Dixiefrog presents ‘Black & White’ by Art Rosenbaum

Dixiefrog – Harmonia Mundi
Blues

Document que l’on peut qualifier d’historique, ce CD ‘Black & White’ vous emmène dans le sud profond des Etats-Unis, à la rencontre de tous ces musiciens amateurs, noirs et blancs, unis dans la même pauvreté et qui, chacun de leur côté, ont jeté les bases de ce qui est devenu la musique américaine. Ancien professeur d'art de l'Université de Géorgie, mais aussi peintre et musicien, Art Rosenbaum, en digne successeur d’Alan Lomax, a consacré 50 ans de sa vie à dénicher et enregistrer sur place tous ces musiciens amateurs, démontrant que la musique a souvent permis de s’affranchir des barrières raciales et que les musiciens blancs et noirs se sont très tôt mutuellement influencés. Son œuvre fut (enfin, diront certains) récompensée en 2008 par le Grammy Award de ‘Best Historical Album’.

Né à Ogdensburg, New York, en 1938, Arthur Spark ‘Art’ Rosenbaum a été élevé à Indianapolis et a étudié l'art à l'Université de Columbia avant de venir à Paris en 1964-65 comme titulaire d'une bourse d'études Fulbright. Par la suite, il a enseigné à New York et dans l'Iowa, puis à Athens (en Géorgie, où il vit actuellement) à partir de 1976. Parallèlement à cette activité d’enseignant, et souvent accompagné par sa femme, Margo Newmark Rosenbaum, une photographe professionnelle, il a consacré tout son temps libre à dénicher et enregistrer des musiciens amateurs noirs et blancs pour en être la mémoire.

Ces dernières années, Art Rosenbaum a décidé de porter à la connaissance du public ces trésors accumulés depuis tant d'années en extrayant de centaines d'heures d'enregistrement la matière de deux coffrets de CD intitulés ‘The Art of Field Recording: 50 Years of Traditional American Music’ proposant également des photos, dessins et biographies d'artistes, pour la plupart inconnus. Publié par le petit label d'Atlanta Dust-to-Digital créé et dirigé par Lance Leadbetter (40 ans plus jeune qu'Art Rosenbaum), ce travail de titan, souvent et justement comparé à la légendaire ‘Anthology of American Folk Music’ d'Harry Smith, a obtenu en 2008 le Grammy Award du meilleur enregistrement historique.

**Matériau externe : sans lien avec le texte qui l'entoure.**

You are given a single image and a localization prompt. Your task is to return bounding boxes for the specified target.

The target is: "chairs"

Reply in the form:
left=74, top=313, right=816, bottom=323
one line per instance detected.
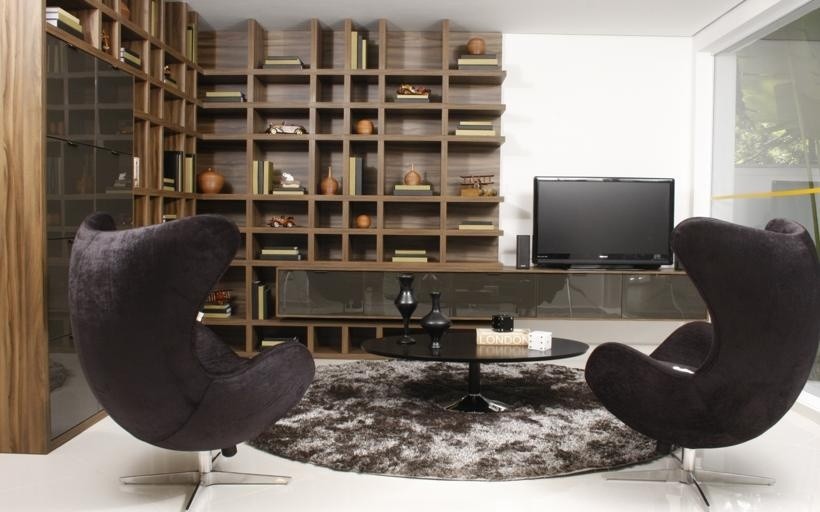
left=69, top=212, right=317, bottom=512
left=583, top=218, right=820, bottom=512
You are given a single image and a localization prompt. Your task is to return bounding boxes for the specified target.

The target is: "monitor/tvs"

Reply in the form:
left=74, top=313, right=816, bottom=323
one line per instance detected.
left=532, top=175, right=675, bottom=268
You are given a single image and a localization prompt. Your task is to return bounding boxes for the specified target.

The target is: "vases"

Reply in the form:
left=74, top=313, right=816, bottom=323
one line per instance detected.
left=419, top=289, right=451, bottom=349
left=393, top=271, right=418, bottom=344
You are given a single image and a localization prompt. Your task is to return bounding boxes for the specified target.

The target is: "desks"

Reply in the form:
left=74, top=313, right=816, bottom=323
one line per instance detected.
left=360, top=328, right=590, bottom=413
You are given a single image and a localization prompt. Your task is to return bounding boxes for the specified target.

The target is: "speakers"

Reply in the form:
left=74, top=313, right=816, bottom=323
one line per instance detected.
left=675, top=255, right=685, bottom=270
left=516, top=234, right=530, bottom=268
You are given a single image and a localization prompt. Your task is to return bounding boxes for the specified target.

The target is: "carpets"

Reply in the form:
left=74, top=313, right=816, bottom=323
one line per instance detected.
left=246, top=359, right=683, bottom=483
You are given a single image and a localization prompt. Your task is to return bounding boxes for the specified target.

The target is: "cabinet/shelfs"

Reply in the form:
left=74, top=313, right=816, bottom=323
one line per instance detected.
left=507, top=265, right=709, bottom=321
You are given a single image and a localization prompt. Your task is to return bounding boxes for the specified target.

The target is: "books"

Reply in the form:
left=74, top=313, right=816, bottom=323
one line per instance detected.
left=201, top=96, right=246, bottom=104
left=349, top=156, right=356, bottom=197
left=396, top=93, right=429, bottom=100
left=350, top=31, right=367, bottom=70
left=454, top=120, right=496, bottom=138
left=393, top=98, right=431, bottom=104
left=355, top=156, right=364, bottom=196
left=118, top=46, right=144, bottom=71
left=395, top=183, right=432, bottom=191
left=392, top=189, right=433, bottom=196
left=163, top=76, right=179, bottom=89
left=258, top=334, right=300, bottom=354
left=161, top=214, right=177, bottom=223
left=391, top=249, right=428, bottom=263
left=200, top=303, right=233, bottom=319
left=456, top=54, right=499, bottom=72
left=462, top=220, right=493, bottom=226
left=251, top=279, right=272, bottom=321
left=258, top=245, right=302, bottom=261
left=252, top=159, right=306, bottom=196
left=205, top=90, right=243, bottom=98
left=261, top=55, right=305, bottom=71
left=45, top=5, right=86, bottom=42
left=186, top=21, right=197, bottom=65
left=458, top=224, right=495, bottom=231
left=162, top=150, right=195, bottom=194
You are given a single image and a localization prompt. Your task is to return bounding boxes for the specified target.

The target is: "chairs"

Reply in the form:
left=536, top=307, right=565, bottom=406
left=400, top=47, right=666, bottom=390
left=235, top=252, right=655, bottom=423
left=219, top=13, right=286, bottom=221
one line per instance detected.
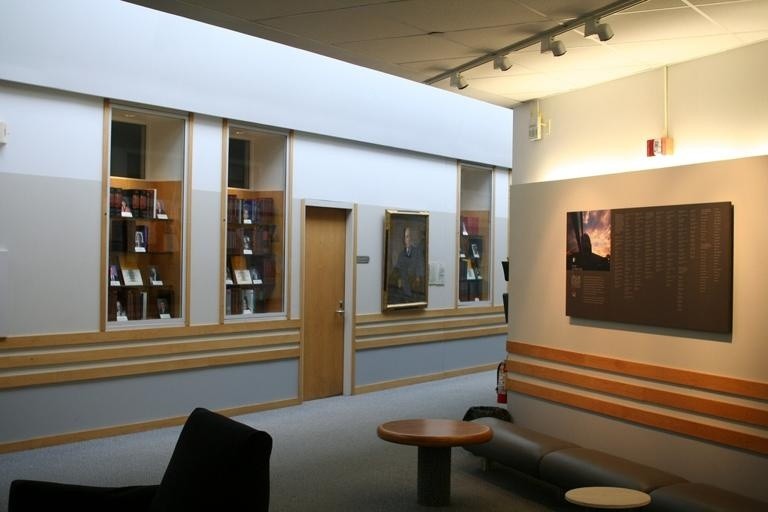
left=7, top=406, right=273, bottom=511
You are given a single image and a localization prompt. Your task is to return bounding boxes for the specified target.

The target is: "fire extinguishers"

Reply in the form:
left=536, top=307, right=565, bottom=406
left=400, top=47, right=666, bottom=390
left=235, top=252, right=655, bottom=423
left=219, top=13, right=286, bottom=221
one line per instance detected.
left=496, top=360, right=507, bottom=405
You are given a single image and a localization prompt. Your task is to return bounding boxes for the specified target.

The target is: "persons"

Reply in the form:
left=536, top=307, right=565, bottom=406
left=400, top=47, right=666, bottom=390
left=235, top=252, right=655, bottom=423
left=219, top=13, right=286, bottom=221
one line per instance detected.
left=393, top=227, right=424, bottom=301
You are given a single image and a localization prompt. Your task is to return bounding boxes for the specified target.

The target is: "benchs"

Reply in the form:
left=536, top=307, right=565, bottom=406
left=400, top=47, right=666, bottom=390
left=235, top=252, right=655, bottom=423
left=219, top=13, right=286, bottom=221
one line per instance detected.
left=460, top=415, right=767, bottom=511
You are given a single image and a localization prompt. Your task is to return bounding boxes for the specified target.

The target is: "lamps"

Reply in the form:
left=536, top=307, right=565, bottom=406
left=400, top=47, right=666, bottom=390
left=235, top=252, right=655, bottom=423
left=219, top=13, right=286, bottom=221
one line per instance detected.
left=449, top=14, right=616, bottom=91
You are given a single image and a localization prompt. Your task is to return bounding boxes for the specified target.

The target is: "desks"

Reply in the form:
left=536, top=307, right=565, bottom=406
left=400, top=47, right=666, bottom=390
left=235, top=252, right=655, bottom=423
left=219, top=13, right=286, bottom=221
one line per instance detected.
left=377, top=419, right=492, bottom=506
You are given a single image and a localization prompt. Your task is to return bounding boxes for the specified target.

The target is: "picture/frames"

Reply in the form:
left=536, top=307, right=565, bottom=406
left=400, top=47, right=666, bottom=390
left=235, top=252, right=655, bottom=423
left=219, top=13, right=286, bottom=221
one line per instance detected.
left=380, top=208, right=430, bottom=313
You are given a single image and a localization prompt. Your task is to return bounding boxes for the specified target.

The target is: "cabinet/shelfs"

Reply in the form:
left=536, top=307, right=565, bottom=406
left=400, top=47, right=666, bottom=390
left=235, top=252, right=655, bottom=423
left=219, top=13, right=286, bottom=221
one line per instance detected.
left=459, top=209, right=490, bottom=302
left=107, top=176, right=183, bottom=324
left=224, top=186, right=284, bottom=316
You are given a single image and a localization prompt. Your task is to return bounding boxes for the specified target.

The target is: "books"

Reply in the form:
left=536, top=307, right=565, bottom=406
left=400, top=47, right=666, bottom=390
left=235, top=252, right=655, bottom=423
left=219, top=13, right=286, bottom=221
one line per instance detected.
left=110, top=186, right=170, bottom=321
left=227, top=199, right=272, bottom=313
left=460, top=220, right=483, bottom=282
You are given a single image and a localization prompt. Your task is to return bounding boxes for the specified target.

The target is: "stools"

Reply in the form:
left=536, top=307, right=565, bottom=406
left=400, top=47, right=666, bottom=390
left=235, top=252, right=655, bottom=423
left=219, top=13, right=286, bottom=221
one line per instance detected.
left=564, top=485, right=651, bottom=510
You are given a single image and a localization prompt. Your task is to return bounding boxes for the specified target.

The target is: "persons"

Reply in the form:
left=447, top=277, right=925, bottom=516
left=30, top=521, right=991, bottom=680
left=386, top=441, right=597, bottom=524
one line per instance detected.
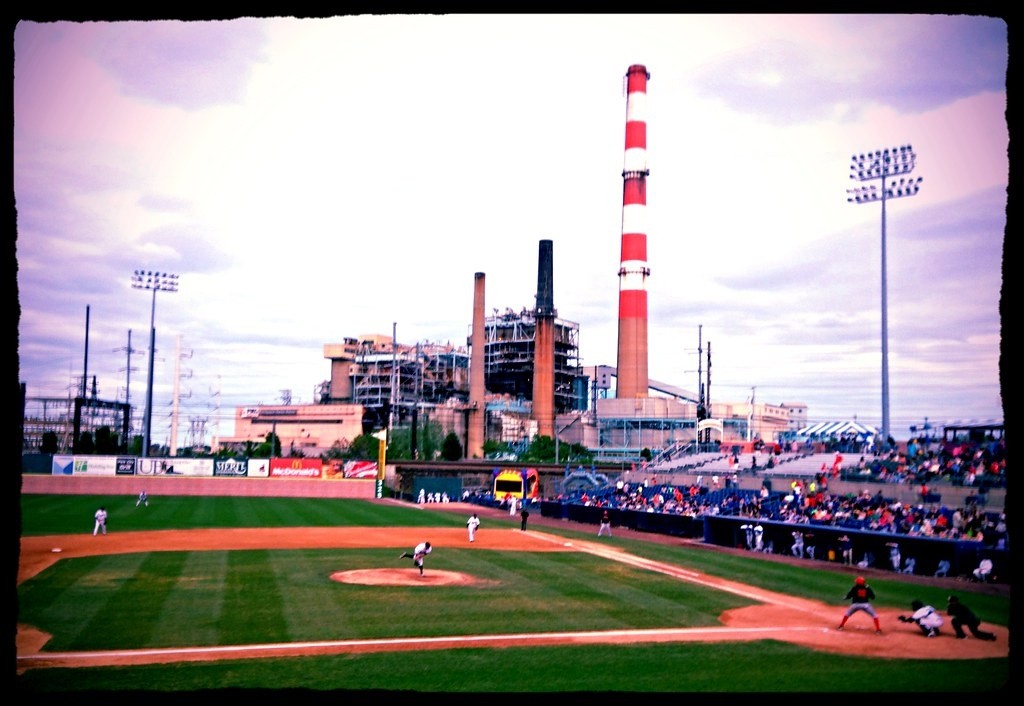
left=579, top=435, right=1005, bottom=582
left=466, top=514, right=480, bottom=542
left=598, top=510, right=612, bottom=537
left=419, top=489, right=450, bottom=503
left=136, top=491, right=148, bottom=506
left=462, top=489, right=517, bottom=516
left=93, top=506, right=107, bottom=536
left=947, top=596, right=997, bottom=641
left=898, top=600, right=943, bottom=637
left=521, top=508, right=529, bottom=531
left=399, top=542, right=433, bottom=577
left=531, top=492, right=571, bottom=508
left=835, top=577, right=881, bottom=635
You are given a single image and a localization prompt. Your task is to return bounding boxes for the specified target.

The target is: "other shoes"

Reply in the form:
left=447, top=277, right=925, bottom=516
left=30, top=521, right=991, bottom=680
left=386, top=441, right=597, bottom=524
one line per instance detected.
left=992, top=633, right=997, bottom=642
left=838, top=625, right=844, bottom=631
left=876, top=629, right=881, bottom=635
left=421, top=572, right=424, bottom=577
left=928, top=630, right=934, bottom=638
left=400, top=552, right=407, bottom=558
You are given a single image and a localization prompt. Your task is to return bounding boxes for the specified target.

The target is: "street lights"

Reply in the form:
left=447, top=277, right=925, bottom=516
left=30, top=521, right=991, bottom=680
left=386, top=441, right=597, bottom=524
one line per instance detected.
left=131, top=269, right=179, bottom=458
left=845, top=145, right=923, bottom=441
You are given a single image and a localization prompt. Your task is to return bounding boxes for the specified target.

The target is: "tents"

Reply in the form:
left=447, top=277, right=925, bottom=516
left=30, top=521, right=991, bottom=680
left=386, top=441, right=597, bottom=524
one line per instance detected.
left=796, top=422, right=882, bottom=439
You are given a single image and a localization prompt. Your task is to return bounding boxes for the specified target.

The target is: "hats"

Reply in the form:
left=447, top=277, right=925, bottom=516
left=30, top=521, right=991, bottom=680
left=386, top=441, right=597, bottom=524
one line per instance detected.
left=855, top=577, right=865, bottom=585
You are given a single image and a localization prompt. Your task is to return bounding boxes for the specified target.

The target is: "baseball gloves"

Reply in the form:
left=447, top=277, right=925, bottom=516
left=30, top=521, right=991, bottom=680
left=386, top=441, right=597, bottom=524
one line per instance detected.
left=897, top=615, right=906, bottom=623
left=103, top=518, right=108, bottom=525
left=414, top=561, right=419, bottom=566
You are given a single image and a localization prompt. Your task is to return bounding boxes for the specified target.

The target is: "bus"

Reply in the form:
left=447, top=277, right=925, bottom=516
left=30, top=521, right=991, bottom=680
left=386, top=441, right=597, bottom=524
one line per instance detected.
left=492, top=467, right=539, bottom=506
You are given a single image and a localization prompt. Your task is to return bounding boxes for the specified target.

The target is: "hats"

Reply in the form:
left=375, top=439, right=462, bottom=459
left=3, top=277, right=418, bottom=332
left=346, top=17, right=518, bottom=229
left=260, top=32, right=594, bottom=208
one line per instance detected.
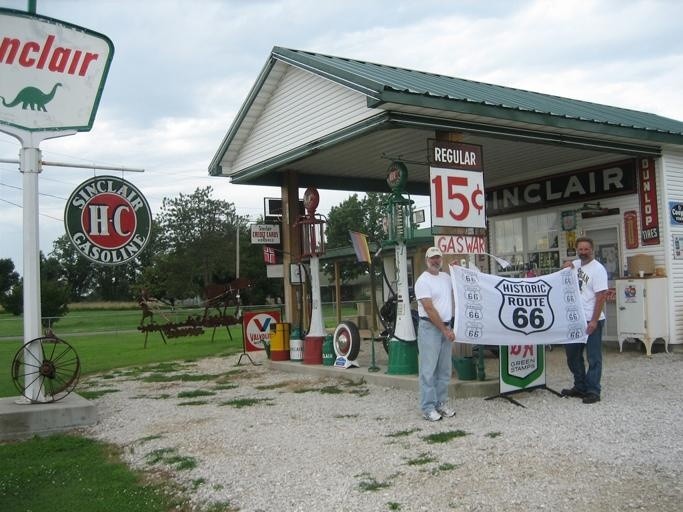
left=425, top=247, right=443, bottom=258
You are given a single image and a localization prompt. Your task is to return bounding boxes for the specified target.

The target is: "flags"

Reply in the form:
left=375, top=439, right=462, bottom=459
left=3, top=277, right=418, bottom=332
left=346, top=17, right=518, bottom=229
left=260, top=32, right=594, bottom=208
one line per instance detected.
left=348, top=230, right=372, bottom=264
left=263, top=247, right=276, bottom=264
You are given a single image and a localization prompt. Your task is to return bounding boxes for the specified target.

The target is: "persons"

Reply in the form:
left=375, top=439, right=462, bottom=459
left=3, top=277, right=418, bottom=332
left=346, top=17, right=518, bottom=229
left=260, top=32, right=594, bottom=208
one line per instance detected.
left=561, top=237, right=609, bottom=403
left=414, top=247, right=457, bottom=422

L’album que nous propose Dixiefrog présente une sélection d’enregistrements extraits des deux compilations ‘Art of Field Recording – Vol. 1 & 2’ publiées sous les couleurs du label Dust-to-Digital. Les 24 plages retenues mettent en relief le double héritage africain et européen des musiques traditionnelles américaines. Certains titres, à l’image du ring shout ‘Jubilee’ de Lawrence McKiver et des McIntosh County Shouters ou encore de ‘Lord Daniel’, ballade anglaise chantée a cappella par Mary Lomax, montrent que la communauté noire et l’Amérique populaire blanche ont parfois su préserver l’intégrité de leur héritage. Mais il s’agit cependant d’exceptions, la masse des enregistrements recueillis sur le vif depuis plus d’un demi-siècle faisant apparaître des échanges extrêmement féconds entre les uns et les autres, comme le prouvent ce ‘Bowles’ Blues’ de Eddie Bowles, la fameuse ballade de ‘John Henry’, chantée ici par Mose Parker, ou ce ‘Going Down The Road Feeling Bad’des Golden River Grass, avec un remarquable John ‘Doodle’ Thrower au chant et à l’harmonica.
Parmi les autres grands moments de ce superbe opus, je retiendrai le tout premier enregistrement du CD, celui de Henry Grady Terrell, et ce ‘Guitar Pete’s Blues’ de Guitar Pete Franklin.

Un CD à valeur historique certaine, mais qui ravira également tous ceux qui veulent découvrir d’où vient toute la musique que l’on aime, car elle vient de là… Elle vient du blues.